Over $1 billion of early stage/Series A/Series B venture funding was invested in IBS firms from 2018 to 2020. IBS firms have also ridden the wave of heightened security investment throughout the pandemic. An additional $2 billion has been distributed to IBS start-ups over all investment stages during the first half of 2021, according to Crunchbase.
Where is this money going? It’s being used by firms like Saviynt and Britive to extend conventional IGA and PAM capabilities into multicloud environments. XIX, Validsoft, and Imprivata are developing new biometric factor authentication services. Trulioo, Jumio, and Socure offer consumer-friendly identity verification capabilities. Beyond Identity and Axiad can be employed for passwordless authentication. Infinicloud and Wootcloud offer device identity capabilities. PlainID and Styra function as standalone policy engines that can be accessed by a variety of authentication and authorization services. Aserto, Authzed, and Oso are developer tool kits that can be used to construct application-specific authentication and authorization workflows.

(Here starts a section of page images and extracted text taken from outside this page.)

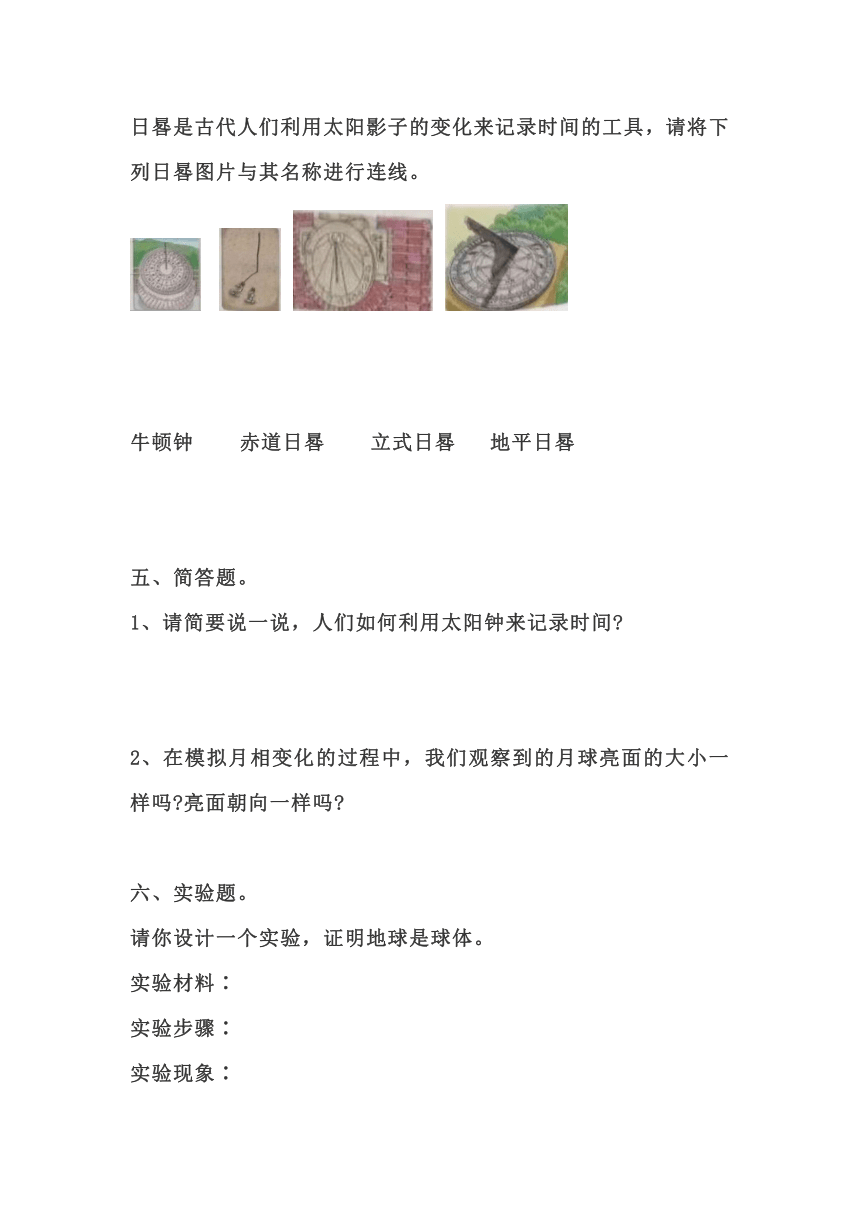 日晷是古代人们利用太阳影子的变化来记录时间的工具，请将下列日晷图片与其名称进行连线。

牛顿钟　　赤道日晷　　立式日晷　　地平日晷

五、简答题。

1、请简要说一说，人们如何利用太阳钟来记录时间?

2、在模拟月相变化的过程中，我们观察到的月球亮面的大小一样吗?亮面朝向一样吗?

六、实验题。

请你设计一个实验，证明地球是球体。

实验材料：

实验步骤：

实验现象：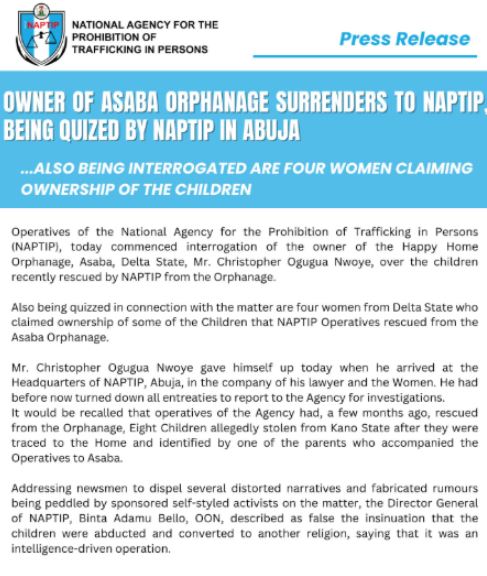 NAPTIP

NATIONAL AGENCY FOR THE PROHIBITION OF TRAFFICKING IN PERSONS

Press Release

OWNER OF ASABA ORPHANAGE SURRENDERS TO NAPTIP, BEING QUIZED BY NAPTIP IN ABUJA

...ALSO BEING INTERROGATED ARE FOUR WOMEN CLAIMING OWNERSHIP OF THE CHILDREN

Operatives of the National Agency for the Prohibition of Trafficking in Persons (NAPTIP), today commenced interrogation of the owner of the Happy Home Orphanage, Asaba, Delta State, Mr. Christopher Ogugua Nwoye, over the children recently rescued by NAPTIP from the Orphanage.

Also being quizzed in connection with the matter are four women from Delta State who claimed ownership of some of the Children that NAPTIP Operatives rescued from the Asaba Orphanage.

Mr. Christopher Ogugua Nwoye gave himself up today when he arrived at the Headquarters of NAPTIP, Abuja, in the company of his lawyer and the Women. He had before now turned down all entreaties to report to the Agency for investigations.
It would be recalled that operatives of the Agency had, a few months ago, rescued from the Orphanage, Eight Children allegedly stolen from Kano State after they were traced to the Home and identified by one of the parents who accompanied the Operatives to Asaba.

Addressing newsmen to dispel several distorted narratives and fabricated rumours being peddled by sponsored self-styled activists on the matter, the Director General of NAPTIP, Binta Adamu Bello, OON, described as false the insinuation that the children were abducted and converted to another religion, saying that it was an intelligence-driven operation.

We could go on, but you get the idea. The functionality of all-in-one platforms is being deconstructed into a smorgasbord of services that can be used to develop bespoke end-user security procedures for specific work groups, lines of businesses, or customer communities.
So, who wins in the future? Will the consolidated platforms capture the majority of the IBS market or will do-it-yourself solutions proliferate due the unique requirements of specific work groups or the desire to provide unique experiences to paying customers?
Perhaps the answer is both. Generic security solutions provided by the consolidated platforms will likely be sufficient to satisfy the internal and customer-facing requirements of many companies. On the other hand, many software engineering, pharmacology research, and supply chain modeling teams would undoubtedly welcome customized DIY solutions that were tailored to their resource needs and work practices.
The $3 billion VC investment in IBS startups cited above must be predicated on some pretty big projections of the total available market for disaggregated authentication and authorization services. VCs may be betting that these services may initially augment and ultimately replace platform architectures as corporations refresh their IBS systems in the coming years. We’ll all learn whether there’s a market for customized IBS solutions very, very soon.